EXERCISE DIRECTIONS –
Leaving out the pictures, transcribe all of the records faithfully.

DATA TO PROCESS –
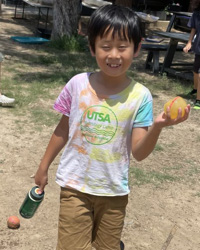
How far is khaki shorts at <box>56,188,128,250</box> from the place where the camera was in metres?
2.31

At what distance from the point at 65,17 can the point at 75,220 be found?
8.93 metres

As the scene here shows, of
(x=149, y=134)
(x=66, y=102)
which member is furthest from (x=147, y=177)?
(x=149, y=134)

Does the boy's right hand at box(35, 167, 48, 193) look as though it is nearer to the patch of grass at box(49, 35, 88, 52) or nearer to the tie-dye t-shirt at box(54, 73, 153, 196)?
the tie-dye t-shirt at box(54, 73, 153, 196)

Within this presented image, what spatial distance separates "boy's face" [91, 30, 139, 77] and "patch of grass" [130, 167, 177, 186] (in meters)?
2.35

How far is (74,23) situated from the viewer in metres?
10.9

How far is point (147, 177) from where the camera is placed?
4.52 metres

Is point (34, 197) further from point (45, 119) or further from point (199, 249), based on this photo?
point (45, 119)

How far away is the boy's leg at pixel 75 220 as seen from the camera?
231 centimetres

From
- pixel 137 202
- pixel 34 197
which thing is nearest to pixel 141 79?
pixel 137 202

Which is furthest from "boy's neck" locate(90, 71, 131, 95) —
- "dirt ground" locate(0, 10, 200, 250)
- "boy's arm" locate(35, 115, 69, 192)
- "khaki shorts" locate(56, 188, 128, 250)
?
"dirt ground" locate(0, 10, 200, 250)

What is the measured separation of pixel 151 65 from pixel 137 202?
5.84m

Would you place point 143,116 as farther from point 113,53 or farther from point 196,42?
point 196,42

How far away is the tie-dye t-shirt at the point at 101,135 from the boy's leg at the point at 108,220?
0.19 feet

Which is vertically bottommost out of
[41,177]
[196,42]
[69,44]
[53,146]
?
[69,44]
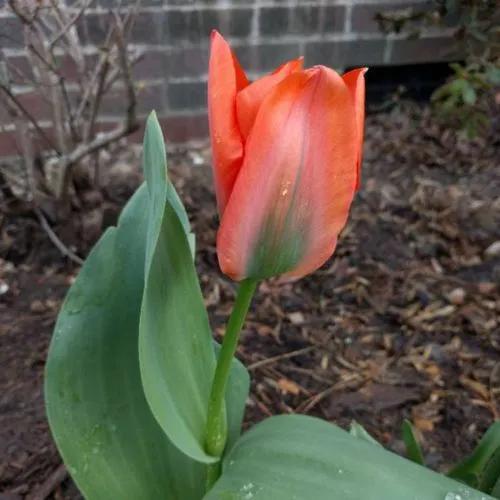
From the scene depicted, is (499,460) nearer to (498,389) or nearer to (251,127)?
(251,127)

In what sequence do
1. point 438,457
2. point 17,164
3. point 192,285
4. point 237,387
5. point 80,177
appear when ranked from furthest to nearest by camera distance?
point 17,164 → point 80,177 → point 438,457 → point 237,387 → point 192,285

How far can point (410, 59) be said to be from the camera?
241 centimetres

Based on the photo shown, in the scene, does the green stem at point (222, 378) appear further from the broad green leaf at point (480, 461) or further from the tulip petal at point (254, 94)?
the broad green leaf at point (480, 461)

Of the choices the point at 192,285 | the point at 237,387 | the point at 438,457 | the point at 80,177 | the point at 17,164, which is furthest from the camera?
the point at 17,164

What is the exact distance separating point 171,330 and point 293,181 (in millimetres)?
247

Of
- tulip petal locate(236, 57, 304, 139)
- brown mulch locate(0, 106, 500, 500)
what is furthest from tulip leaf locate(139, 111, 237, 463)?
brown mulch locate(0, 106, 500, 500)

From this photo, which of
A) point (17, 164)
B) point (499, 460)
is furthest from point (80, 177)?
point (499, 460)

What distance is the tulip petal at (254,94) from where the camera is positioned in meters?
0.51

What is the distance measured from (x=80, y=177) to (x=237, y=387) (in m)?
1.00

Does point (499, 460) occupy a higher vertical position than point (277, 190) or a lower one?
lower

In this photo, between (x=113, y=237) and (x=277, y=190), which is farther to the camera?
(x=113, y=237)

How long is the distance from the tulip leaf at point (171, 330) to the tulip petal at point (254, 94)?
102 millimetres

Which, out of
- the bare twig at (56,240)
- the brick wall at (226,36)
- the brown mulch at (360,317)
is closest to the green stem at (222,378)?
the brown mulch at (360,317)

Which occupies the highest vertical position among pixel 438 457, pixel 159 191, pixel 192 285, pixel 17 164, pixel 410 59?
pixel 159 191
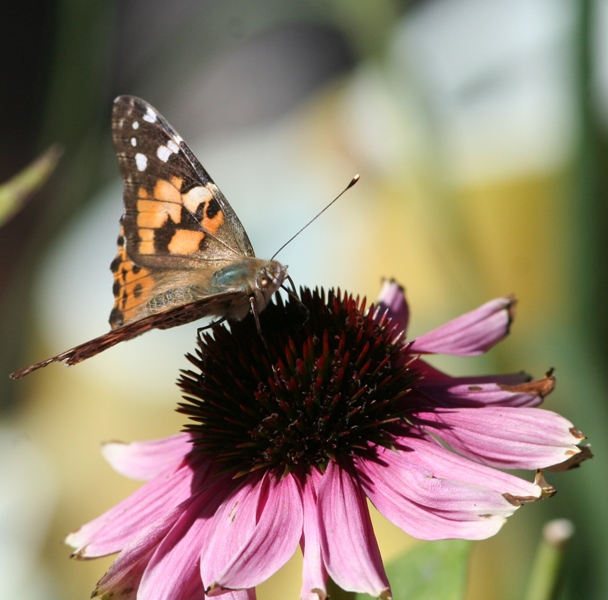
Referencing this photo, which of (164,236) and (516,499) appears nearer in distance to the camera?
(516,499)

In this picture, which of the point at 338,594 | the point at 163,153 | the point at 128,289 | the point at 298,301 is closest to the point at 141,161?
the point at 163,153

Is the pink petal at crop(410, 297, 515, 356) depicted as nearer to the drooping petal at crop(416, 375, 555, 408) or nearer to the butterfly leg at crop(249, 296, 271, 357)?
the drooping petal at crop(416, 375, 555, 408)

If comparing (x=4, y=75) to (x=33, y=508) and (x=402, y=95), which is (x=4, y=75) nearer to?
(x=33, y=508)

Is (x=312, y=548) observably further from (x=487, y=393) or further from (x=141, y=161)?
(x=141, y=161)

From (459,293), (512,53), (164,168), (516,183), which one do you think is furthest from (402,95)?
(512,53)

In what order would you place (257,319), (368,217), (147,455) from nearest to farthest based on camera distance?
(257,319) → (147,455) → (368,217)

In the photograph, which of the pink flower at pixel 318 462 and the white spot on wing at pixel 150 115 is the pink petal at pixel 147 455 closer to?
the pink flower at pixel 318 462

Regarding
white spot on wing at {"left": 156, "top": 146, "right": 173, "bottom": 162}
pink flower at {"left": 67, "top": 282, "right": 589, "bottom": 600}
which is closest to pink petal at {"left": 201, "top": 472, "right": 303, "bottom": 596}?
pink flower at {"left": 67, "top": 282, "right": 589, "bottom": 600}

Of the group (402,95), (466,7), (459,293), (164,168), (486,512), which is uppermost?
(466,7)
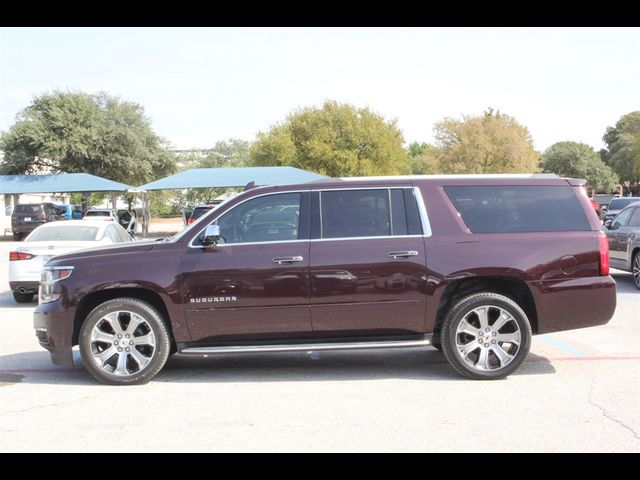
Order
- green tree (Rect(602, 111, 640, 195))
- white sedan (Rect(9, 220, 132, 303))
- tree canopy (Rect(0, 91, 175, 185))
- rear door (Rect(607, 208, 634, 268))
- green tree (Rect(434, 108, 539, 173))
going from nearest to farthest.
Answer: white sedan (Rect(9, 220, 132, 303))
rear door (Rect(607, 208, 634, 268))
tree canopy (Rect(0, 91, 175, 185))
green tree (Rect(434, 108, 539, 173))
green tree (Rect(602, 111, 640, 195))

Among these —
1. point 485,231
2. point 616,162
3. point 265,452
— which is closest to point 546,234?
point 485,231

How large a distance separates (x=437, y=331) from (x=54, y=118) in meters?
45.8

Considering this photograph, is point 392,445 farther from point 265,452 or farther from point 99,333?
point 99,333

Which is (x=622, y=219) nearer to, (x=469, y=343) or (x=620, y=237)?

WRITTEN ANSWER –
How far is khaki shorts at <box>56,188,128,250</box> from the place where the camera was in metres?
2.31

At what distance from the point at 65,17 can the point at 75,220 be found?
8.93 metres

As the scene here shows, of
(x=149, y=134)
(x=66, y=102)
which member is furthest from (x=147, y=177)?
(x=149, y=134)

Does the boy's right hand at box(35, 167, 48, 193) look as though it is nearer to the patch of grass at box(49, 35, 88, 52) or nearer to the tie-dye t-shirt at box(54, 73, 153, 196)?
the tie-dye t-shirt at box(54, 73, 153, 196)

Within this presented image, what spatial distance separates "boy's face" [91, 30, 139, 77] and "patch of grass" [130, 167, 177, 186] (in meters)?
2.35

How far is (74,23) situated from the viewer in metres?
10.9

How far is point (147, 177) from where the camera is placed?
4.52 metres

Is point (34, 197) further from point (45, 119) or further from point (199, 249), based on this photo?
point (45, 119)

How far away is the boy's leg at pixel 75 220 as seen from the camera?
231 centimetres

From
- pixel 137 202
- pixel 34 197
which thing is nearest to pixel 141 79?
pixel 137 202

Which is furthest from "boy's neck" locate(90, 71, 131, 95) —
- "dirt ground" locate(0, 10, 200, 250)
- "boy's arm" locate(35, 115, 69, 192)
- "khaki shorts" locate(56, 188, 128, 250)
?
"dirt ground" locate(0, 10, 200, 250)

What is the measured separation of pixel 151 65 from pixel 137 202?
5.84m

Would you place point 143,116 as farther from point 113,53 or farther from point 196,42?
point 196,42

How far away is the tie-dye t-shirt at the point at 101,135 from the boy's leg at the point at 108,220?
0.19 feet

Which is vertically bottommost out of
[41,177]
[196,42]
[69,44]
[53,146]
?
[69,44]
From the scene depicted, is (499,460) nearer to (498,389) or nearer to (251,127)?
(251,127)

In what sequence do
1. point 438,457
2. point 17,164
3. point 192,285
4. point 237,387
5. point 80,177
appear when ranked from furthest to nearest by camera distance?
point 17,164 → point 80,177 → point 438,457 → point 237,387 → point 192,285

How far can point (410, 59) be said to be from the camera?
241 centimetres

Based on the photo shown, in the scene, does the green stem at point (222, 378) appear further from the broad green leaf at point (480, 461) or further from the tulip petal at point (254, 94)?
the broad green leaf at point (480, 461)

Of the choices the point at 192,285 | the point at 237,387 | the point at 438,457 | the point at 80,177 | the point at 17,164, which is furthest from the camera?
the point at 17,164

What is the exact distance separating point 171,330 and point 293,181 (in millimetres)?
247

Of
- tulip petal locate(236, 57, 304, 139)
- brown mulch locate(0, 106, 500, 500)
what is furthest from tulip leaf locate(139, 111, 237, 463)?
brown mulch locate(0, 106, 500, 500)

From this photo, which of
A) point (17, 164)
B) point (499, 460)
is furthest from point (80, 177)?
point (499, 460)

What distance is the tulip petal at (254,94) from where the camera is positioned in meters?
0.51

What is the distance measured from (x=80, y=177) to (x=237, y=387) (in m)?
1.00

Does point (499, 460) occupy a higher vertical position than point (277, 190) or a lower one?
lower

In this photo, between (x=113, y=237) and (x=277, y=190), which is farther to the camera?
(x=113, y=237)

How long is the distance from the tulip leaf at point (171, 330) to the tulip petal at point (254, 94)?
102 millimetres

Which, out of
- the bare twig at (56,240)
- the brick wall at (226,36)
- the brown mulch at (360,317)
is closest to the green stem at (222,378)?
the brown mulch at (360,317)

Which occupies the highest vertical position among pixel 438 457, pixel 159 191, pixel 192 285, pixel 17 164, pixel 410 59?
pixel 159 191
Referencing this photo, which of (164,236) and (516,499) appears nearer in distance to the camera?
(516,499)

In this picture, which of the point at 338,594 | the point at 163,153 | the point at 128,289 | the point at 298,301 is closest to the point at 141,161?
the point at 163,153

Is the pink petal at crop(410, 297, 515, 356) depicted as nearer to the drooping petal at crop(416, 375, 555, 408) or nearer to the butterfly leg at crop(249, 296, 271, 357)?
the drooping petal at crop(416, 375, 555, 408)

If comparing (x=4, y=75) to (x=33, y=508) and (x=402, y=95), which is (x=4, y=75) nearer to?
(x=33, y=508)

Is (x=312, y=548) observably further from (x=487, y=393) or further from (x=141, y=161)?
(x=141, y=161)

From (459,293), (512,53), (164,168), (516,183), which one do you think is furthest from (402,95)?
(512,53)

In what order would you place (257,319), (368,217), (147,455) from nearest to farthest based on camera distance?
(257,319) → (147,455) → (368,217)

In the photograph, which of the pink flower at pixel 318 462 and the white spot on wing at pixel 150 115 is the pink petal at pixel 147 455 closer to?
the pink flower at pixel 318 462

Regarding
white spot on wing at {"left": 156, "top": 146, "right": 173, "bottom": 162}
pink flower at {"left": 67, "top": 282, "right": 589, "bottom": 600}
which is closest to pink petal at {"left": 201, "top": 472, "right": 303, "bottom": 596}?
pink flower at {"left": 67, "top": 282, "right": 589, "bottom": 600}

Of the group (402,95), (466,7), (459,293), (164,168), (486,512), which is uppermost?
(466,7)
Order
- green tree (Rect(602, 111, 640, 195))
- white sedan (Rect(9, 220, 132, 303))
- tree canopy (Rect(0, 91, 175, 185))
- rear door (Rect(607, 208, 634, 268))
- green tree (Rect(434, 108, 539, 173))
going from nearest to farthest.
Answer: white sedan (Rect(9, 220, 132, 303))
rear door (Rect(607, 208, 634, 268))
tree canopy (Rect(0, 91, 175, 185))
green tree (Rect(434, 108, 539, 173))
green tree (Rect(602, 111, 640, 195))

Among these —
1. point 485,231
2. point 616,162
3. point 265,452
— which is closest to point 546,234?
point 485,231

How large a distance separates (x=437, y=331) from (x=54, y=118) in meters?
45.8

Considering this photograph, is point 392,445 farther from point 265,452 or farther from point 99,333?
point 99,333

Which is (x=622, y=219) nearer to, (x=469, y=343) or (x=620, y=237)?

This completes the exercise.